Bar Mediterraneo rappresenta una coscienza del multiculturalismo a cui ancora parte del nostro Paese deve arrivare. Non è una perdita di sé, ma un arricchimento. Altrimenti come si spiega una traccia come Vesuvio? Riadattamento di una canzone folk del gruppo ‘E Zezi tratto da una poesia di Castellano, sommo inno alla precarietà esistenziale (degli operai dell’Alfasud così come di chi vive sulle pendici di un vulcano attivo), questa tappa del percorso del disco dice una cosa molto precisa, per quanto intessuta nell’arrangiamento anziché pronunciata a parole: quando vuoi fare una canzone tribale, non puoi che partire dalla tua tribù di provenienza, dalle sue parole, dalla sua forma di danza (la tammurriata). Allora arriverai all’afrobeat in un modo naturale, seguendo percorsi culturali talmente profondi da essere perduti nelle sabbie dei tempi, e senza cadere involontariamente in dinamiche coloniali.
Ammirare la preziosa bellezza di questo album, a due anni di distanza dall’uscita, soffermarsi sul dono che sono i colpi di Tony Allen su Straniero, il lirismo energico di Fabiana Martone, la profondità degli arrangiamenti chitarristici di Aquilina e Di Lena o la voce sinuosa di Marco Castello su Rire rischia però di farci perdere il focus sulla conclusione. Alla fine di questo botta e risposta tra culture vicine, di fronte all’armonia del caos di questa simmetria cinetica, troviamo La crisi. L’adattamento dei versi di Raffaele Viviani da una parte fotografa la capacità del popolo napoletano di accontentarsi, ma nel suo elogio agrodolce della gratuità c’è qualcosa in più: lo scambio culturale è gratuito, ma le dinamiche di potere implicite in questo dialogo hanno un prezzo nascosto.

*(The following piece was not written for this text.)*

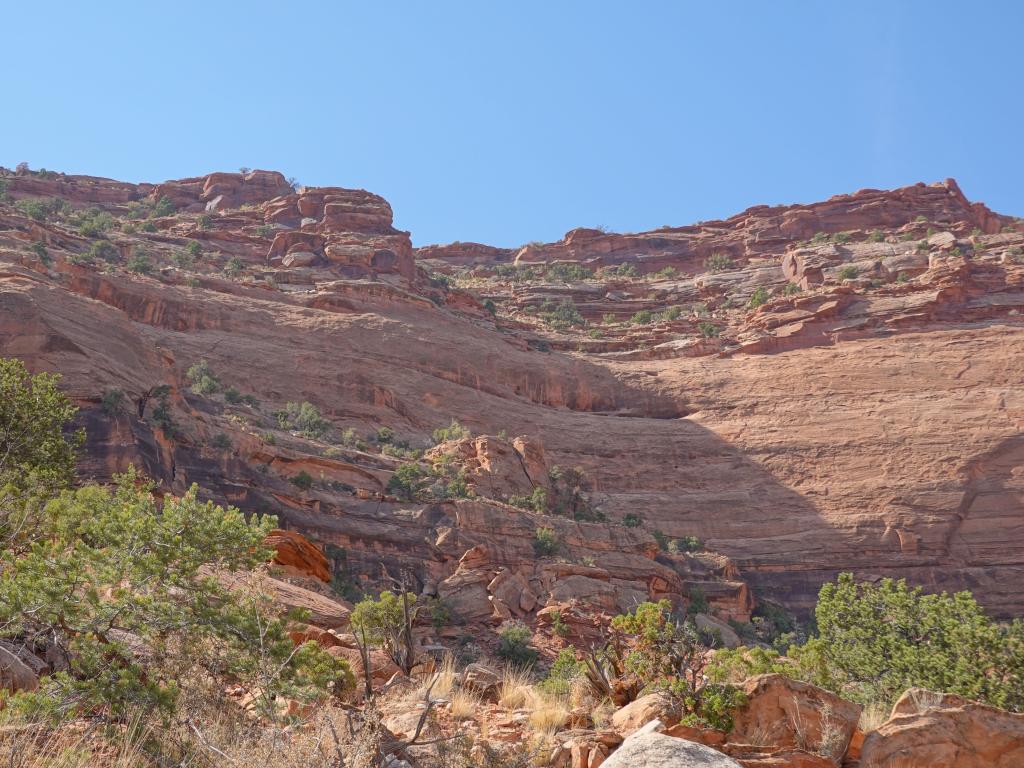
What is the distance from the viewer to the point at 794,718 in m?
7.93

La somma finale, insomma, non è zero. C’è sempre qualcuno a cui tocca restare senza niente in tasca, e per questo bisogna muoversi e suonare con estremo rispetto, senza arrogarsi diritti. Napoli è stata ed è soggetta a queste logiche, dalla parte perdente: tutti ne vogliono un pezzo, senza volersene far carico. Quando si guarda ancora più a sud, però, bisogna sapersi rapportare alla stessa maniera, con coerenza e rispetto, non pretendendo di avere sempre l’ultima parola, e cercando di immedesimarsi nelle sofferenze come nelle gioie altrui. Perché nel Bar Mediterraneo la musica è di tutti.